I frequently have patients who are on Flomax (tamsulosin, Boehringer Ingelheim), have diabetes or are darkly pigmented and don’t dilate well. I am frustrated with my inability to get out to the periphery with binocular indirect ophthalmoscopy (BIO) and to scleral depress when necessary. Any suggestions?
Not all clinical exams or patients are the same, so we can’t expect to be able to use all of the same tools with every patient, according to Jeffry Gerson, OD, of Grin Eye Care in Leawood, KS. “My standard lens for use with my BIO is a 20D, but I often use a 30D lens as needed,” Dr. Gerson says.
With a 30D lens, the field-of-view is wider, and it is often easier to get a good view into a smaller pupil. This is becoming increasingly more important with poor dilators, either from diabetes, Flomax use or other issues. The larger field (60 degrees vs. 75 degrees) can give better perspective, with the trade-off being a lesser degree of magnification (3.13x vs. 2.15x). A little practice goes a long way when dealing with this magnification issue, according to Dr. Gerson.
“The 30D allows for the shortest working distance with the greatest field-of-view,” Dr. Gerson says. Another advantage is that the 30D has a smaller diameter lens, which allows for easier manipulation for a doctor with smaller hands or when dealing with a patient with deeper inset or smaller eyes. The 30D is also ideal for kids who are not the most cooperative.
Using a 30D lens can get you into a smaller pupil and out to the ora serrata. Photo: Omni Eye Services of Atlanta. Click image to enlarge.

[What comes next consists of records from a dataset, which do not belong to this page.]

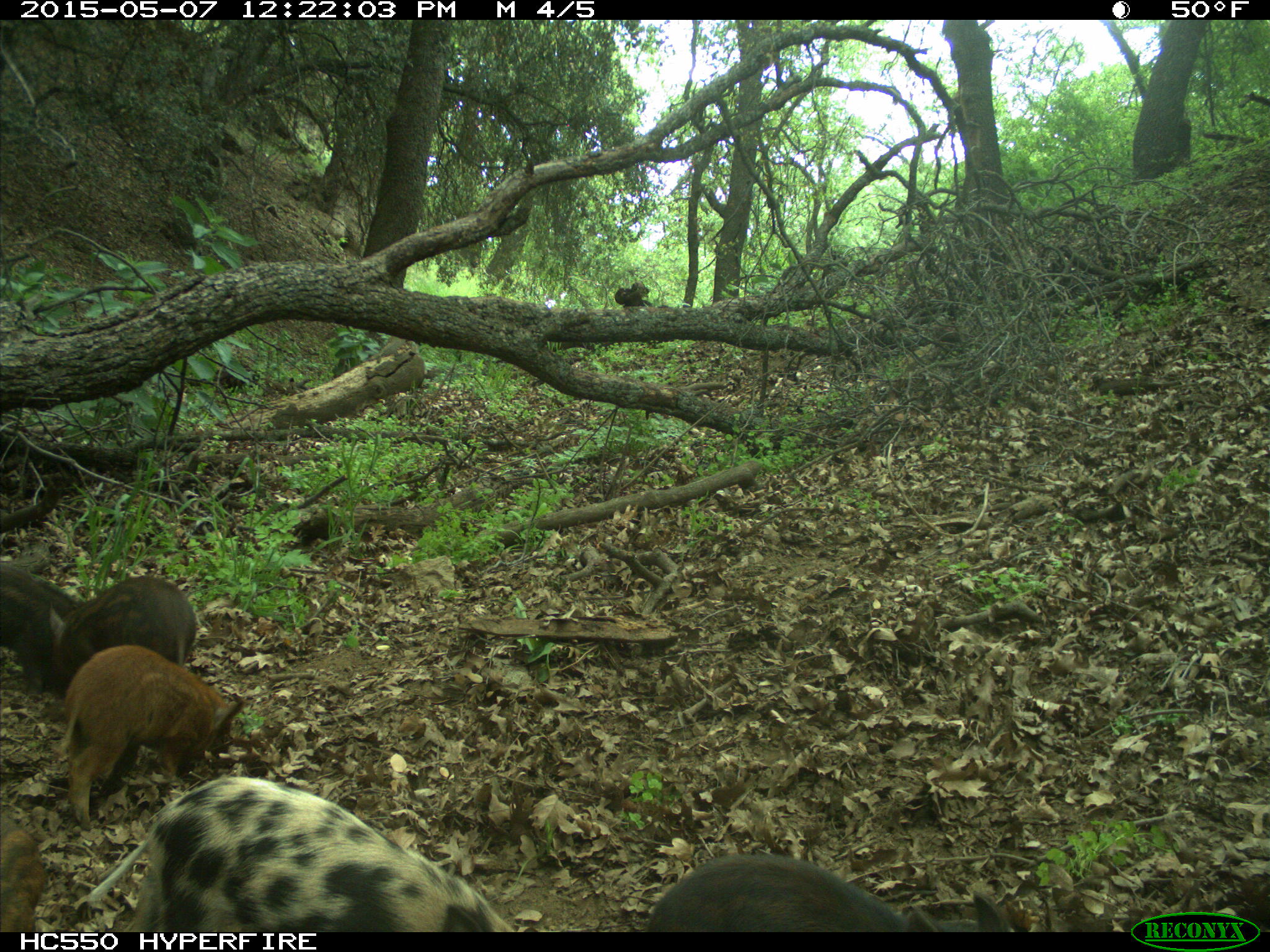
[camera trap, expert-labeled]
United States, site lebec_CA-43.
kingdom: Animalia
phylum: Chordata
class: Mammalia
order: Artiodactyla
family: Suidae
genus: Sus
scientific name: Sus scrofa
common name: wild boar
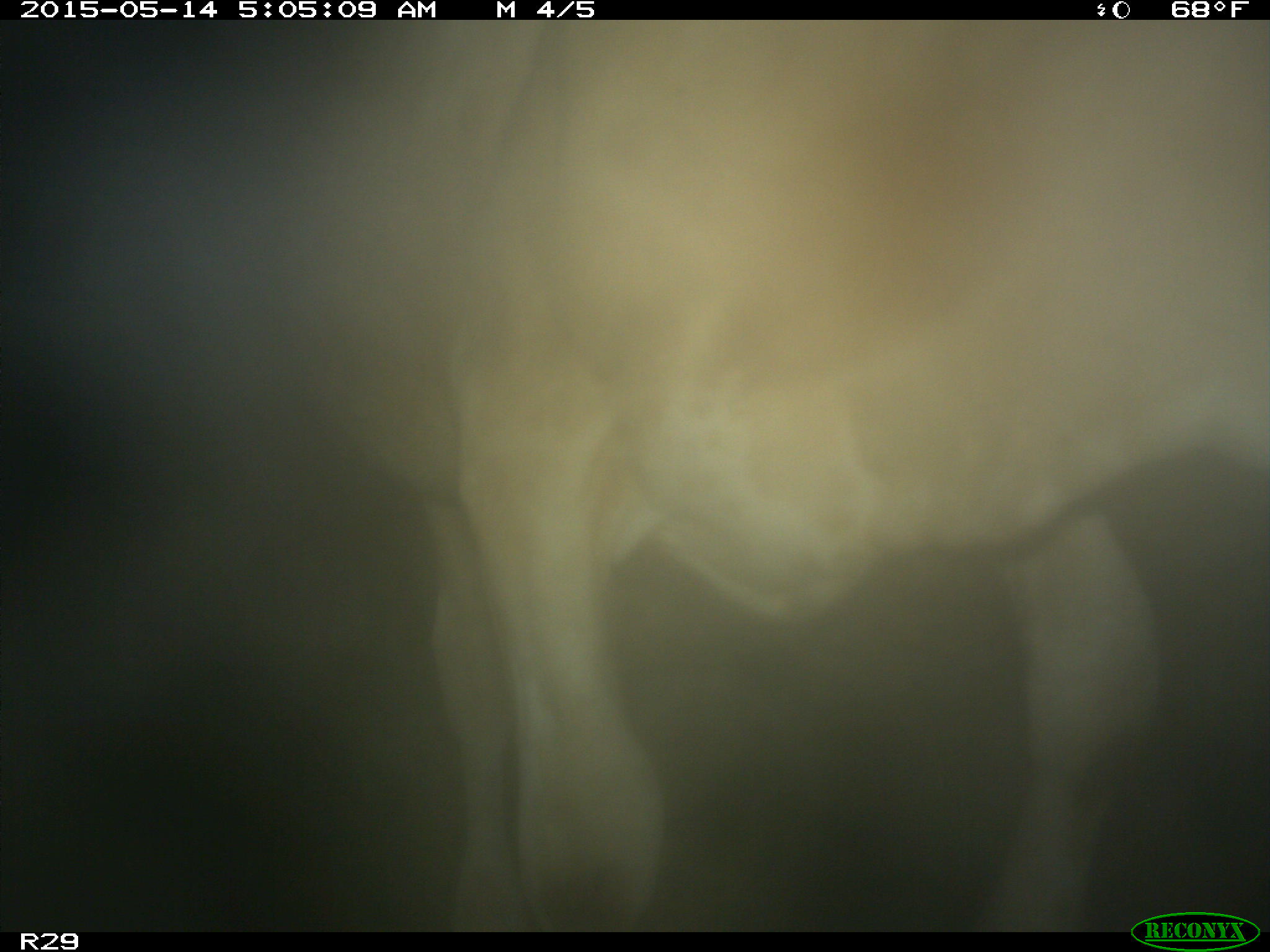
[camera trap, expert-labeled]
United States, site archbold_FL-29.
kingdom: Animalia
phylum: Chordata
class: Mammalia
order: Artiodactyla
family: Bovidae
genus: Bos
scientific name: Bos taurus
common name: domestic cow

Besides the lenses used, Dr. Gerson recommends other techniques that can be helpful for a successful peripheral retinal examination, such as proper choice of dilating drops. Dr. Gerson uses a combination of 1% tropicamide and 2.5% phenylephrine for maximum dilation. “If one set doesn’t do it, instill another,” he states. “If possible, I always recline my patients, which helps get better views in the periphery,” Dr. Gerson says. A better view of the ora serrata means that scleral depression will be easier to perform.
“The lack of confidence some have with scleral depression stems from lack of practice or fear of hurting the patient,” he says. Dr. Gerson believes that each of these factors contributes to the other. “With some practice and a 30D lens, scleral depression becomes easier and more comfortable for patients,” he adds. Start with a long cotton swab, and graduate to a metal depressor if you need to. The more you do it, the more second nature it will become.
Scleral depression provides a dynamic view of the retina, which is critical when searching for retinal breaks in patients with symptoms like flashes and floaters. “Before one diagnoses a benign posterior vitreous detachment, one must rule out peripheral breaks, and that calls for scleral depression,” Dr. Gerson says.
Imaging and Dilation
Traditional fundus cameras only capture approximately 45 degrees. Ultra-widefield imaging is defined as a single capture that includes the far periphery of the retina in all four quadrants. This is a good screening tool that tips you off as to when and where to take a closer look with BIO and 30D.
If the image is normal but the symptoms tell a different story, protect yourself and your patient by dilating and taking a closer look. The most thorough retinal exam is probably a combination of the two modalities. Don’t give your patients the message that dilation is bad and ultra-widefield is good. “Clinically, I want to use every tool at my disposal,” Dr. Gerson says.